--- Stated exercise ---
Copy the material from its start through the line holding "<instances>", switching "mask" to "outline" and keeping everything else the same. Leave the pictures out of your answer.

--- Data supplied ---
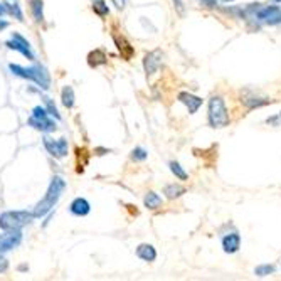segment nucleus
I'll return each mask as SVG.
<instances>
[{"label": "nucleus", "mask_w": 281, "mask_h": 281, "mask_svg": "<svg viewBox=\"0 0 281 281\" xmlns=\"http://www.w3.org/2000/svg\"><path fill=\"white\" fill-rule=\"evenodd\" d=\"M27 125L34 130L37 131H42V133H51V131H56L57 130V125L51 114L45 110V106H34V110L31 113V116L27 118Z\"/></svg>", "instance_id": "nucleus-5"}, {"label": "nucleus", "mask_w": 281, "mask_h": 281, "mask_svg": "<svg viewBox=\"0 0 281 281\" xmlns=\"http://www.w3.org/2000/svg\"><path fill=\"white\" fill-rule=\"evenodd\" d=\"M163 194H165V197L170 199V200L179 199L180 196L185 194V187L180 185V183H169V185H165Z\"/></svg>", "instance_id": "nucleus-21"}, {"label": "nucleus", "mask_w": 281, "mask_h": 281, "mask_svg": "<svg viewBox=\"0 0 281 281\" xmlns=\"http://www.w3.org/2000/svg\"><path fill=\"white\" fill-rule=\"evenodd\" d=\"M42 145L48 150V153L54 158H66L69 153V143L66 138H51V136L44 135L42 136Z\"/></svg>", "instance_id": "nucleus-6"}, {"label": "nucleus", "mask_w": 281, "mask_h": 281, "mask_svg": "<svg viewBox=\"0 0 281 281\" xmlns=\"http://www.w3.org/2000/svg\"><path fill=\"white\" fill-rule=\"evenodd\" d=\"M34 221L32 212L27 210H5L0 214V231H15Z\"/></svg>", "instance_id": "nucleus-4"}, {"label": "nucleus", "mask_w": 281, "mask_h": 281, "mask_svg": "<svg viewBox=\"0 0 281 281\" xmlns=\"http://www.w3.org/2000/svg\"><path fill=\"white\" fill-rule=\"evenodd\" d=\"M111 2H113V5L118 10H123L125 9V0H111Z\"/></svg>", "instance_id": "nucleus-32"}, {"label": "nucleus", "mask_w": 281, "mask_h": 281, "mask_svg": "<svg viewBox=\"0 0 281 281\" xmlns=\"http://www.w3.org/2000/svg\"><path fill=\"white\" fill-rule=\"evenodd\" d=\"M9 27V22L7 20H4L2 17H0V32L4 31V29H7Z\"/></svg>", "instance_id": "nucleus-34"}, {"label": "nucleus", "mask_w": 281, "mask_h": 281, "mask_svg": "<svg viewBox=\"0 0 281 281\" xmlns=\"http://www.w3.org/2000/svg\"><path fill=\"white\" fill-rule=\"evenodd\" d=\"M226 2H229V0H226Z\"/></svg>", "instance_id": "nucleus-38"}, {"label": "nucleus", "mask_w": 281, "mask_h": 281, "mask_svg": "<svg viewBox=\"0 0 281 281\" xmlns=\"http://www.w3.org/2000/svg\"><path fill=\"white\" fill-rule=\"evenodd\" d=\"M91 9H93V12L98 17H101V19H105V17L110 15V7H108L106 0H93Z\"/></svg>", "instance_id": "nucleus-22"}, {"label": "nucleus", "mask_w": 281, "mask_h": 281, "mask_svg": "<svg viewBox=\"0 0 281 281\" xmlns=\"http://www.w3.org/2000/svg\"><path fill=\"white\" fill-rule=\"evenodd\" d=\"M136 256H138L142 261L153 263L157 260V249H155L152 244H140L138 248H136Z\"/></svg>", "instance_id": "nucleus-17"}, {"label": "nucleus", "mask_w": 281, "mask_h": 281, "mask_svg": "<svg viewBox=\"0 0 281 281\" xmlns=\"http://www.w3.org/2000/svg\"><path fill=\"white\" fill-rule=\"evenodd\" d=\"M169 167H170V172H172V174H174L179 180H187V179H189L187 172L183 170V167H182V165H180L179 162H175V160H172V162L169 163Z\"/></svg>", "instance_id": "nucleus-24"}, {"label": "nucleus", "mask_w": 281, "mask_h": 281, "mask_svg": "<svg viewBox=\"0 0 281 281\" xmlns=\"http://www.w3.org/2000/svg\"><path fill=\"white\" fill-rule=\"evenodd\" d=\"M110 153V148H103V147H96L95 148V155H98V157H103V155Z\"/></svg>", "instance_id": "nucleus-31"}, {"label": "nucleus", "mask_w": 281, "mask_h": 281, "mask_svg": "<svg viewBox=\"0 0 281 281\" xmlns=\"http://www.w3.org/2000/svg\"><path fill=\"white\" fill-rule=\"evenodd\" d=\"M31 15L36 22H44V0H29Z\"/></svg>", "instance_id": "nucleus-18"}, {"label": "nucleus", "mask_w": 281, "mask_h": 281, "mask_svg": "<svg viewBox=\"0 0 281 281\" xmlns=\"http://www.w3.org/2000/svg\"><path fill=\"white\" fill-rule=\"evenodd\" d=\"M266 123L269 125V127H279V125H281V113L273 114V116H268Z\"/></svg>", "instance_id": "nucleus-28"}, {"label": "nucleus", "mask_w": 281, "mask_h": 281, "mask_svg": "<svg viewBox=\"0 0 281 281\" xmlns=\"http://www.w3.org/2000/svg\"><path fill=\"white\" fill-rule=\"evenodd\" d=\"M274 273V266L273 265H261V266H256L254 268V274L260 278H265L269 276V274Z\"/></svg>", "instance_id": "nucleus-27"}, {"label": "nucleus", "mask_w": 281, "mask_h": 281, "mask_svg": "<svg viewBox=\"0 0 281 281\" xmlns=\"http://www.w3.org/2000/svg\"><path fill=\"white\" fill-rule=\"evenodd\" d=\"M9 71L17 78H22V79H27V81L36 83L39 88L44 89V91H48L51 88V74L48 69H45V66H42V64H32L29 67H24L20 64L10 62Z\"/></svg>", "instance_id": "nucleus-2"}, {"label": "nucleus", "mask_w": 281, "mask_h": 281, "mask_svg": "<svg viewBox=\"0 0 281 281\" xmlns=\"http://www.w3.org/2000/svg\"><path fill=\"white\" fill-rule=\"evenodd\" d=\"M42 101H44V105H45V110H48V113L51 114V116L56 118V120H61V114H59V111H57L54 101L51 100L49 96H42Z\"/></svg>", "instance_id": "nucleus-25"}, {"label": "nucleus", "mask_w": 281, "mask_h": 281, "mask_svg": "<svg viewBox=\"0 0 281 281\" xmlns=\"http://www.w3.org/2000/svg\"><path fill=\"white\" fill-rule=\"evenodd\" d=\"M202 5H205V7H214L216 0H202Z\"/></svg>", "instance_id": "nucleus-35"}, {"label": "nucleus", "mask_w": 281, "mask_h": 281, "mask_svg": "<svg viewBox=\"0 0 281 281\" xmlns=\"http://www.w3.org/2000/svg\"><path fill=\"white\" fill-rule=\"evenodd\" d=\"M177 100H179L182 105H185V108L189 110V113L194 114L199 111V108L202 106V98H199V96L192 95V93H187V91H182V93H179V96H177Z\"/></svg>", "instance_id": "nucleus-11"}, {"label": "nucleus", "mask_w": 281, "mask_h": 281, "mask_svg": "<svg viewBox=\"0 0 281 281\" xmlns=\"http://www.w3.org/2000/svg\"><path fill=\"white\" fill-rule=\"evenodd\" d=\"M241 103L248 108V110H254V108H261V106H266V105H271V100L268 98H261V96H256L249 91L241 96Z\"/></svg>", "instance_id": "nucleus-13"}, {"label": "nucleus", "mask_w": 281, "mask_h": 281, "mask_svg": "<svg viewBox=\"0 0 281 281\" xmlns=\"http://www.w3.org/2000/svg\"><path fill=\"white\" fill-rule=\"evenodd\" d=\"M207 120L210 128H224L231 122L226 108V101L222 96L216 95L209 100V110H207Z\"/></svg>", "instance_id": "nucleus-3"}, {"label": "nucleus", "mask_w": 281, "mask_h": 281, "mask_svg": "<svg viewBox=\"0 0 281 281\" xmlns=\"http://www.w3.org/2000/svg\"><path fill=\"white\" fill-rule=\"evenodd\" d=\"M64 191H66V180L62 179L61 175H54L49 182L45 196L39 200V202L36 204V207H34V210H32L34 219H41V217H45L48 214H51L53 209L56 207V204L59 202V199Z\"/></svg>", "instance_id": "nucleus-1"}, {"label": "nucleus", "mask_w": 281, "mask_h": 281, "mask_svg": "<svg viewBox=\"0 0 281 281\" xmlns=\"http://www.w3.org/2000/svg\"><path fill=\"white\" fill-rule=\"evenodd\" d=\"M19 269H20V271H27L29 268H27L26 265H20V266H19Z\"/></svg>", "instance_id": "nucleus-36"}, {"label": "nucleus", "mask_w": 281, "mask_h": 281, "mask_svg": "<svg viewBox=\"0 0 281 281\" xmlns=\"http://www.w3.org/2000/svg\"><path fill=\"white\" fill-rule=\"evenodd\" d=\"M22 229H15V231H2L0 234V251L7 253L15 248H19L22 243Z\"/></svg>", "instance_id": "nucleus-9"}, {"label": "nucleus", "mask_w": 281, "mask_h": 281, "mask_svg": "<svg viewBox=\"0 0 281 281\" xmlns=\"http://www.w3.org/2000/svg\"><path fill=\"white\" fill-rule=\"evenodd\" d=\"M74 101H76V96H74L73 86H64V88L61 89V103H62V106L67 108V110H71V108L74 106Z\"/></svg>", "instance_id": "nucleus-20"}, {"label": "nucleus", "mask_w": 281, "mask_h": 281, "mask_svg": "<svg viewBox=\"0 0 281 281\" xmlns=\"http://www.w3.org/2000/svg\"><path fill=\"white\" fill-rule=\"evenodd\" d=\"M9 269V261L7 257L4 256V253L0 251V273H5Z\"/></svg>", "instance_id": "nucleus-29"}, {"label": "nucleus", "mask_w": 281, "mask_h": 281, "mask_svg": "<svg viewBox=\"0 0 281 281\" xmlns=\"http://www.w3.org/2000/svg\"><path fill=\"white\" fill-rule=\"evenodd\" d=\"M256 19L266 26H278L281 24V9L278 5L260 7V10L256 12Z\"/></svg>", "instance_id": "nucleus-8"}, {"label": "nucleus", "mask_w": 281, "mask_h": 281, "mask_svg": "<svg viewBox=\"0 0 281 281\" xmlns=\"http://www.w3.org/2000/svg\"><path fill=\"white\" fill-rule=\"evenodd\" d=\"M113 41H114V45H116V49L120 51V54H122V57L125 61H130L131 57H133V54H135L133 45H131L123 36H116V34H113Z\"/></svg>", "instance_id": "nucleus-15"}, {"label": "nucleus", "mask_w": 281, "mask_h": 281, "mask_svg": "<svg viewBox=\"0 0 281 281\" xmlns=\"http://www.w3.org/2000/svg\"><path fill=\"white\" fill-rule=\"evenodd\" d=\"M143 204H145V207L147 209H150V210H157L162 207V204H163V200L162 197L158 196L157 192H147L145 194V197H143Z\"/></svg>", "instance_id": "nucleus-19"}, {"label": "nucleus", "mask_w": 281, "mask_h": 281, "mask_svg": "<svg viewBox=\"0 0 281 281\" xmlns=\"http://www.w3.org/2000/svg\"><path fill=\"white\" fill-rule=\"evenodd\" d=\"M69 212L74 217H86L91 212V204L88 199L84 197H76L69 204Z\"/></svg>", "instance_id": "nucleus-12"}, {"label": "nucleus", "mask_w": 281, "mask_h": 281, "mask_svg": "<svg viewBox=\"0 0 281 281\" xmlns=\"http://www.w3.org/2000/svg\"><path fill=\"white\" fill-rule=\"evenodd\" d=\"M5 48L10 49V51H17V53H20L24 57H27L29 61L36 59V56H34L32 49H31V42H29L27 39L19 32H12L10 39L5 42Z\"/></svg>", "instance_id": "nucleus-7"}, {"label": "nucleus", "mask_w": 281, "mask_h": 281, "mask_svg": "<svg viewBox=\"0 0 281 281\" xmlns=\"http://www.w3.org/2000/svg\"><path fill=\"white\" fill-rule=\"evenodd\" d=\"M162 57H163V53L160 49L150 51V53H147L143 56V69H145V74L148 78L153 76V74L160 69V66H162Z\"/></svg>", "instance_id": "nucleus-10"}, {"label": "nucleus", "mask_w": 281, "mask_h": 281, "mask_svg": "<svg viewBox=\"0 0 281 281\" xmlns=\"http://www.w3.org/2000/svg\"><path fill=\"white\" fill-rule=\"evenodd\" d=\"M4 15H7V7H5L4 2H0V17H4Z\"/></svg>", "instance_id": "nucleus-33"}, {"label": "nucleus", "mask_w": 281, "mask_h": 281, "mask_svg": "<svg viewBox=\"0 0 281 281\" xmlns=\"http://www.w3.org/2000/svg\"><path fill=\"white\" fill-rule=\"evenodd\" d=\"M5 4V7H7V14L9 15H12L14 19H17L19 22L24 20V12H22V9H20V5L15 2H4Z\"/></svg>", "instance_id": "nucleus-23"}, {"label": "nucleus", "mask_w": 281, "mask_h": 281, "mask_svg": "<svg viewBox=\"0 0 281 281\" xmlns=\"http://www.w3.org/2000/svg\"><path fill=\"white\" fill-rule=\"evenodd\" d=\"M86 61H88V66L95 69V67L108 64V56H106V53L103 49H95V51H91V53L88 54Z\"/></svg>", "instance_id": "nucleus-16"}, {"label": "nucleus", "mask_w": 281, "mask_h": 281, "mask_svg": "<svg viewBox=\"0 0 281 281\" xmlns=\"http://www.w3.org/2000/svg\"><path fill=\"white\" fill-rule=\"evenodd\" d=\"M276 2H281V0H276Z\"/></svg>", "instance_id": "nucleus-37"}, {"label": "nucleus", "mask_w": 281, "mask_h": 281, "mask_svg": "<svg viewBox=\"0 0 281 281\" xmlns=\"http://www.w3.org/2000/svg\"><path fill=\"white\" fill-rule=\"evenodd\" d=\"M241 248V236L236 232H227L224 238H222V249H224V253L227 254H234L238 253Z\"/></svg>", "instance_id": "nucleus-14"}, {"label": "nucleus", "mask_w": 281, "mask_h": 281, "mask_svg": "<svg viewBox=\"0 0 281 281\" xmlns=\"http://www.w3.org/2000/svg\"><path fill=\"white\" fill-rule=\"evenodd\" d=\"M174 7L177 9V12H179V15H183V14H185V7H183V4L180 2V0H174Z\"/></svg>", "instance_id": "nucleus-30"}, {"label": "nucleus", "mask_w": 281, "mask_h": 281, "mask_svg": "<svg viewBox=\"0 0 281 281\" xmlns=\"http://www.w3.org/2000/svg\"><path fill=\"white\" fill-rule=\"evenodd\" d=\"M130 157L133 162H145V160L148 158V152L142 147H135L133 150H131Z\"/></svg>", "instance_id": "nucleus-26"}]
</instances>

--- Output of the task ---
segment nucleus
I'll return each outline as SVG.
<instances>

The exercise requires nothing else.